It was Blake’s shooting that sparked widespread protests in Wisconsin.
A juror in the Kyle Rittenhouse murder trial in Wisconsin was booted from the case Thursday morning after he acknowledged that he told a tasteless joke to a deputy.
The man, referred to a juror No. 7, was dismissed after he was questioned by Kenosha County Circuit Court Judge Bruce Schroeder.
The juror said his ill-attempt at humor was about Kenosha police officers shooting Jacob Blake, a 29-year-old Black man, in August 2020, a shooting that left Blake paralyzed and set off days of violent protests in Kenosha that culminated with Rittenhouse allegedly killing two protesters and wounding a third.
“It appears that the appearance of bias is present and it would seriously undermine the outcome of the case. So that in itself would be sufficient charge for discharge,” Schroeder told the juror.
The juror responded that “my feeling is it has nothing to do with the case.” He declined to retell the joke when asked to.
Earlier in the hearing, prosecutor Thomas Binger said the man told the joke to a deputy escorting him to his vehicle after court on Tuesday evening. Binger said he was told the joke went something along the lines of, “‘Why did the Kenosha police shoot Jacob Blake seven times? Because they ran out of bullets.'”
“The joke is in bad taste. There are a plethora of bad jokes out there about everything to do with all of this. This is one of them,” Binger said.
Defense attorneys initially objected to the juror being removed and asked that the panelist repeat the joke so they could hear what was allegedly said. When the juror refused, defense attorney Corey Chirafisi relented and agreed the juror should be dismissed.
“I think we’re at a disadvantage and I suppose his unwillingness could be taken in the worst light. So, based on the unwillingness at this point, I think it probably the proper course,” Chirafisi said.
The bombshell decision to remove the juror also came a day after Schroeder scolded Binger for attempting to introduce hearsay evidence into the trial.

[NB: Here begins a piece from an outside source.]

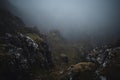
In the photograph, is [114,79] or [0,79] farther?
[0,79]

Schroeder reminded the attorneys in the case that the trial is being televised nationwide and noted that he heard one TV news commentator saying that “‘this is the most divisive case in the country today.'”
“So, anything that undermines public confidence in what happens here is very important,” Schroeder said. “It’s important for this town, it’s important for this country to have people have confidence in the result of this trial.”
Rittenhouse has pleaded not guilty to felony charges of first-degree reckless homicide, first-degree intentional homicide and attempted first-degree intentional homicide. He has also pleaded not guilty to a misdemeanor charge of possession of a firearm by an individual under the age of 18, and an infraction of violating a curfew that was imposed on the city at the time.
Rittenhouse, who was then 17, is accused of killing protesters Anthony Huber, 26, and Joseph Rosenbaum, 36, with an AR-style semiautomatic rifle during a demonstration over the police shooting of Blake that turned violent and destructive on Aug. 25, 2020. He is also accused of severely wounding another protester, Gaige Grosskreutz, 27.
The now 18-year-old Rittenhouse of Antioch, Illinois, claims he went to Kenosha in answer to an online call for armed “patriots” to help protest lives and property in the city. Rittenhouse claims he shot the three men in self-defense.